- **PROBLEM**
Write out, exactly and in full, the records given below, but not their pictures.

- **MATERIAL FOR THIS TASK**
——

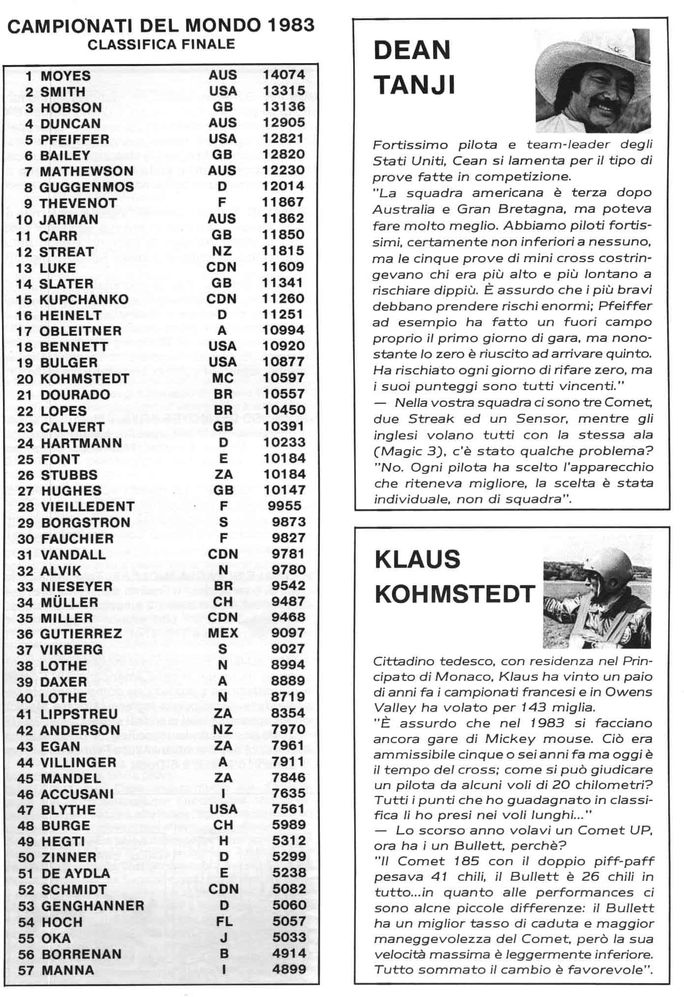 CAMPIONATI DEL MONDO 1983
CLASSIFICA FINALE

| | | | |
|---|---|---|---|
| 1 | MOYES | AUS | 14074 |
| 2 | SMITH | USA | 13315 |
| 3 | HOBSON | GB | 13136 |
| 4 | DUNCAN | AUS | 12905 |
| 5 | PFEIFFER | USA | 12821 |
| 6 | BAILEY | GB | 12820 |
| 7 | MATHEWSON | AUS | 12230 |
| 8 | GUGGENMOS | D | 12014 |
| 9 | THEVENOT | F | 11867 |
| 10 | JARMAN | AUS | 11862 |
| 11 | CARR | GB | 11850 |
| 12 | STREAT | NZ | 11815 |
| 13 | LUKE | CDN | 11609 |
| 14 | SLATER | GB | 11341 |
| 15 | KUPCHANKO | CDN | 11260 |
| 16 | HEINELT | D | 11251 |
| 17 | OBLEITNER | A | 10994 |
| 18 | BENNETT | USA | 10920 |
| 19 | BULGER | USA | 10877 |
| 20 | KOHMSTEDT | MC | 10597 |
| 21 | DOURADO | BR | 10557 |
| 22 | LOPES | BR | 10450 |
| 23 | CALVERT | GB | 10391 |
| 24 | HARTMANN | D | 10233 |
| 25 | FONT | E | 10184 |
| 26 | STUBBS | ZA | 10184 |
| 27 | HUGHES | GB | 10147 |
| 28 | VIEILLEDENT | F | 9955 |
| 29 | BORGSTRON | S | 9873 |
| 30 | FAUCHIER | F | 9827 |
| 31 | VANDALL | CDN | 9781 |
| 32 | ALVIK | N | 9780 |
| 33 | NIESEYER | BR | 9542 |
| 34 | MÜLLER | CH | 9487 |
| 35 | MILLER | CDN | 9468 |
| 36 | GUTIERREZ | MEX | 9097 |
| 37 | VIKBERG | S | 9027 |
| 38 | LOTHE | N | 8994 |
| 39 | DAXER | A | 8889 |
| 40 | LOTHE | N | 8719 |
| 41 | LIPPSTREU | ZA | 8354 |
| 42 | ANDERSON | NZ | 7970 |
| 43 | EGAN | ZA | 7961 |
| 44 | VILLINGER | A | 7911 |
| 45 | MANDEL | ZA | 7846 |
| 46 | ACCUSANI | I | 7635 |
| 47 | BLYTHE | USA | 7561 |
| 48 | BURGE | CH | 5989 |
| 49 | HEGTI | H | 5312 |
| 50 | ZINNER | D | 5299 |
| 51 | DE AYDLA | E | 5238 |
| 52 | SCHMIDT | CDN | 5082 |
| 53 | GENGHANNER | D | 5060 |
| 54 | HOCH | FL | 5057 |
| 55 | OKA | J | 5033 |
| 56 | BORRENAN | B | 4914 |
| 57 | MANNA | I | 4899 |

DEAN TANJI

Fortissimo pilota e team-leader degli Stati Uniti, Cean si lamenta per il tipo di prove fatte in competizione.
"La squadra americana è terza dopo Australia e Gran Bretagna, ma poteva fare molto meglio. Abbiamo piloti fortissimi, certamente non inferiori a nessuno, ma le cinque prove di mini cross costringevano chi era più alto e più lontano a rischiare dippiù. È assurdo che i più bravi debbano prendere rischi enormi; Pfeiffer ad esempio ha fatto un fuori campo proprio il primo giorno di gara, ma nonostante lo zero è riuscito ad arrivare quinto. Ha rischiato ogni giorno di rifare zero, ma i suoi punteggi sono tutti vincenti."
— Nella vostra squadra ci sono tre Comet, due Streak ed un Sensor, mentre gli inglesi volano tutti con la stessa ala (Magic 3), c'è stato qualche problema?
"No. Ogni pilota ha scelto l'apparecchio che riteneva migliore, la scelta è stata individuale, non di squadra".

KLAUS KOHMSTEDT

Cittadino tedesco, con residenza nel Principato di Monaco, Klaus ha vinto un paio di anni fa i campionati francesi e in Owens Valley ha volato per 143 miglia.
"È assurdo che nel 1983 si facciano ancora gare di Mickey mouse. Ciò era ammissibile cinque o sei anni fa ma oggi è il tempo del cross; come si può giudicare un pilota da alcuni voli di 20 chilometri? Tutti i punti che ho guadagnato in classifica li ho presi nei voli lunghi..."
— Lo scorso anno volavi un Comet UP, ora ha i un Bullett, perchè?
"Il Comet 185 con il doppio piff-paff pesava 41 chili, il Bullett è 26 chili in tutto...in quanto alle performances ci sono alcne piccole differenze: il Bullett ha un miglior tasso di caduta e maggior maneggevolezza del Comet, però la sua velocità massima è leggermente inferiore. Tutto sommato il cambio è favorevole".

——

- **REPLY**
 CAMPIONATI DEL MONDO 1983
CLASSIFICA FINALE

| | | | |
|---|---|---|---|
| 1 | MOYES | AUS | 14074 |
| 2 | SMITH | USA | 13315 |
| 3 | HOBSON | GB | 13136 |
| 4 | DUNCAN | AUS | 12905 |
| 5 | PFEIFFER | USA | 12821 |
| 6 | BAILEY | GB | 12820 |
| 7 | MATHEWSON | AUS | 12230 |
| 8 | GUGGENMOS | D | 12014 |
| 9 | THEVENOT | F | 11867 |
| 10 | JARMAN | AUS | 11862 |
| 11 | CARR | GB | 11850 |
| 12 | STREAT | NZ | 11815 |
| 13 | LUKE | CDN | 11609 |
| 14 | SLATER | GB | 11341 |
| 15 | KUPCHANKO | CDN | 11260 |
| 16 | HEINELT | D | 11251 |
| 17 | OBLEITNER | A | 10994 |
| 18 | BENNETT | USA | 10920 |
| 19 | BULGER | USA | 10877 |
| 20 | KOHMSTEDT | MC | 10597 |
| 21 | DOURADO | BR | 10557 |
| 22 | LOPES | BR | 10450 |
| 23 | CALVERT | GB | 10391 |
| 24 | HARTMANN | D | 10233 |
| 25 | FONT | E | 10184 |
| 26 | STUBBS | ZA | 10184 |
| 27 | HUGHES | GB | 10147 |
| 28 | VIEILLEDENT | F | 9955 |
| 29 | BORGSTRON | S | 9873 |
| 30 | FAUCHIER | F | 9827 |
| 31 | VANDALL | CDN | 9781 |
| 32 | ALVIK | N | 9780 |
| 33 | NIESEYER | BR | 9542 |
| 34 | MÜLLER | CH | 9487 |
| 35 | MILLER | CDN | 9468 |
| 36 | GUTIERREZ | MEX | 9097 |
| 37 | VIKBERG | S | 9027 |
| 38 | LOTHE | N | 8994 |
| 39 | DAXER | A | 8889 |
| 40 | LOTHE | N | 8719 |
| 41 | LIPPSTREU | ZA | 8354 |
| 42 | ANDERSON | NZ | 7970 |
| 43 | EGAN | ZA | 7961 |
| 44 | VILLINGER | A | 7911 |
| 45 | MANDEL | ZA | 7846 |
| 46 | ACCUSANI | I | 7635 |
| 47 | BLYTHE | USA | 7561 |
| 48 | BURGE | CH | 5989 |
| 49 | HEGTI | H | 5312 |
| 50 | ZINNER | D | 5299 |
| 51 | DE AYDLA | E | 5238 |
| 52 | SCHMIDT | CDN | 5082 |
| 53 | GENGHANNER | D | 5060 |
| 54 | HOCH | FL | 5057 |
| 55 | OKA | J | 5033 |
| 56 | BORRENAN | B | 4914 |
| 57 | MANNA | I | 4899 |

DEAN TANJI

Fortissimo pilota e team-leader degli Stati Uniti, Cean si lamenta per il tipo di prove fatte in competizione.
"La squadra americana è terza dopo Australia e Gran Bretagna, ma poteva fare molto meglio. Abbiamo piloti fortissimi, certamente non inferiori a nessuno, ma le cinque prove di mini cross costringevano chi era più alto e più lontano a rischiare dippiù. È assurdo che i più bravi debbano prendere rischi enormi; Pfeiffer ad esempio ha fatto un fuori campo proprio il primo giorno di gara, ma nonostante lo zero è riuscito ad arrivare quinto. Ha rischiato ogni giorno di rifare zero, ma i suoi punteggi sono tutti vincenti."
— Nella vostra squadra ci sono tre Comet, due Streak ed un Sensor, mentre gli inglesi volano tutti con la stessa ala (Magic 3), c'è stato qualche problema?
"No. Ogni pilota ha scelto l'apparecchio che riteneva migliore, la scelta è stata individuale, non di squadra".

KLAUS KOHMSTEDT

Cittadino tedesco, con residenza nel Principato di Monaco, Klaus ha vinto un paio di anni fa i campionati francesi e in Owens Valley ha volato per 143 miglia.
"È assurdo che nel 1983 si facciano ancora gare di Mickey mouse. Ciò era ammissibile cinque o sei anni fa ma oggi è il tempo del cross; come si può giudicare un pilota da alcuni voli di 20 chilometri? Tutti i punti che ho guadagnato in classifica li ho presi nei voli lunghi..."
— Lo scorso anno volavi un Comet UP, ora ha i un Bullett, perchè?
"Il Comet 185 con il doppio piff-paff pesava 41 chili, il Bullett è 26 chili in tutto...in quanto alle performances ci sono alcne piccole differenze: il Bullett ha un miglior tasso di caduta e maggior maneggevolezza del Comet, però la sua velocità massima è leggermente inferiore. Tutto sommato il cambio è favorevole".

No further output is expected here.